# [TASK TO COMPLETE]
This exercise requires an exact copy of each line from the one containing "scientific name: Muridae" down to the last line below.

# [MATERIAL TO PROCESS]
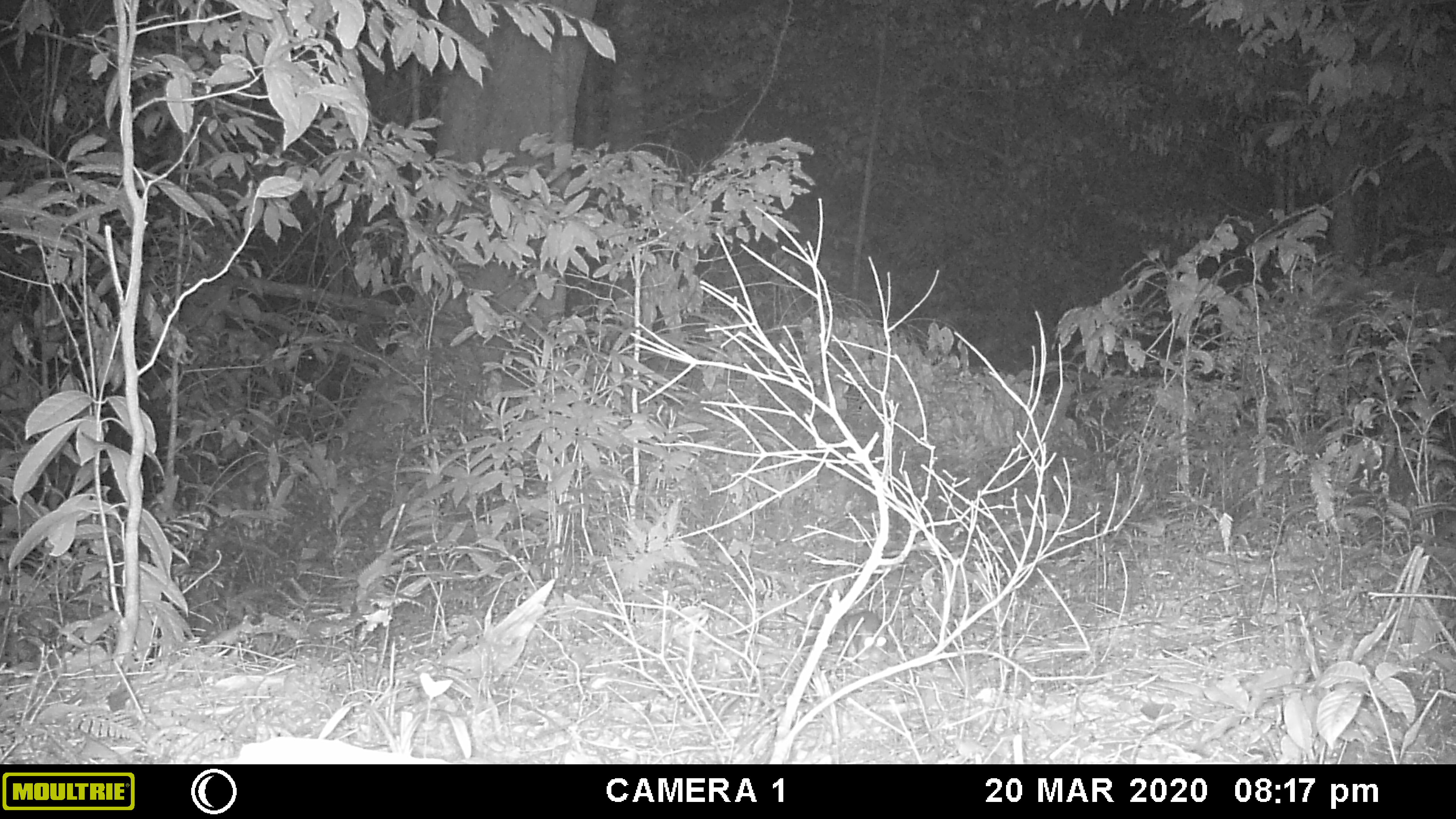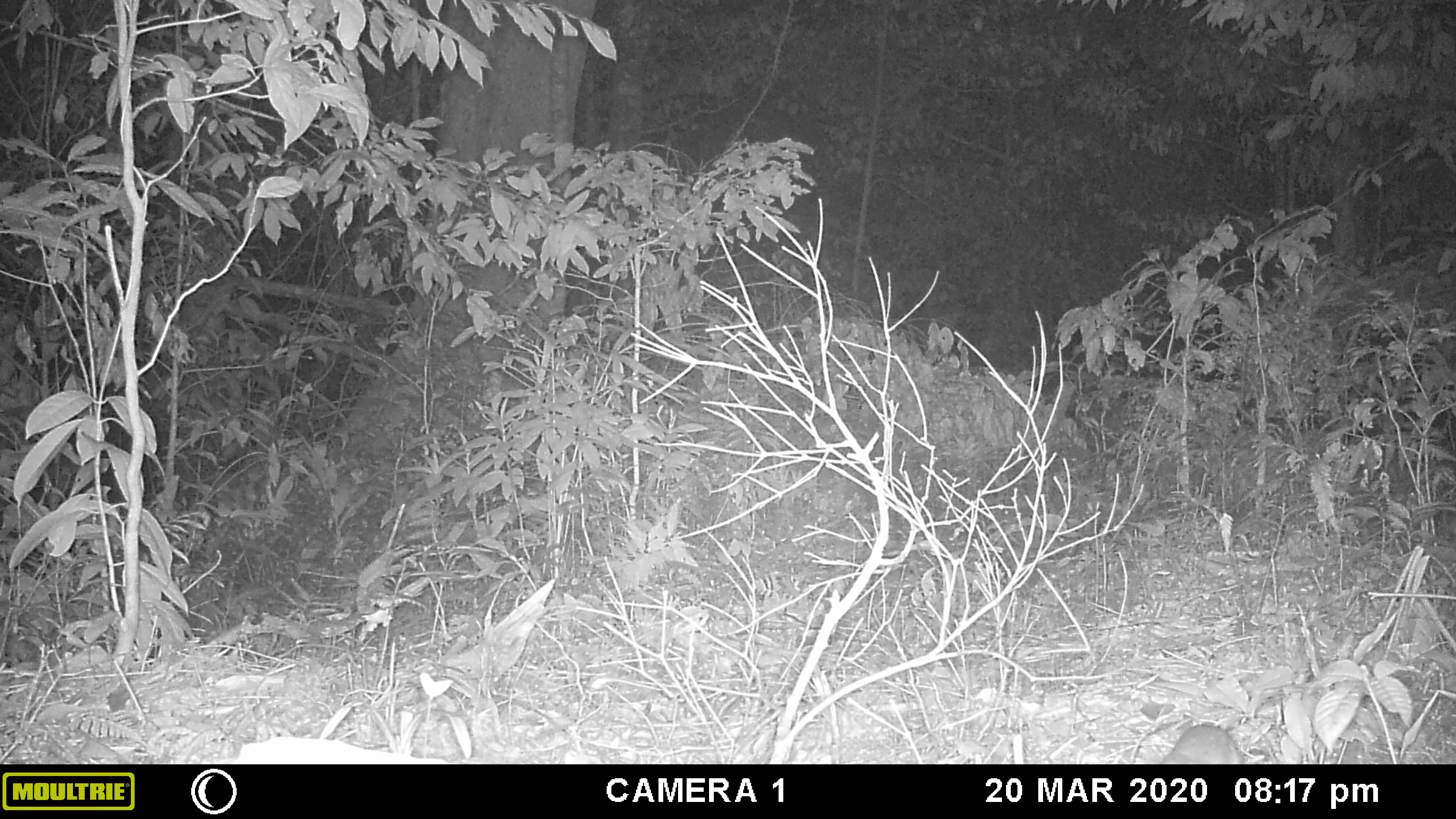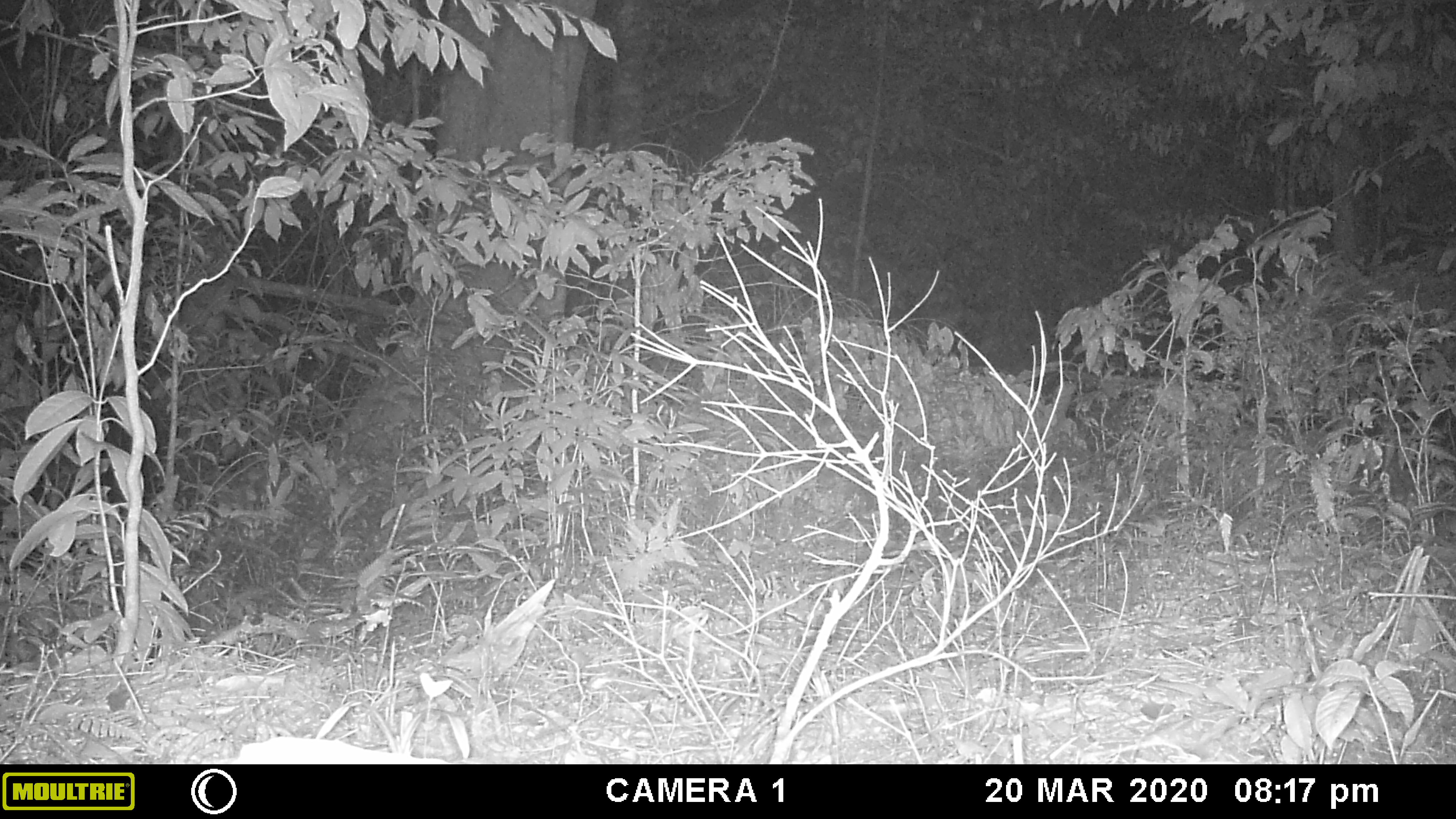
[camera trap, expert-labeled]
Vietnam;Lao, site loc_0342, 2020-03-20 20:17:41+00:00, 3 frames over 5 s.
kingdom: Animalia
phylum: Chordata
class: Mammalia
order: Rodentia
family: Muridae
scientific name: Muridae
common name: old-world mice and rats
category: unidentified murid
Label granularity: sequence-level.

# [SOLUTION]
scientific name: Muridae
common name: old-world mice and rats
category: unidentified murid
Label granularity: sequence-level.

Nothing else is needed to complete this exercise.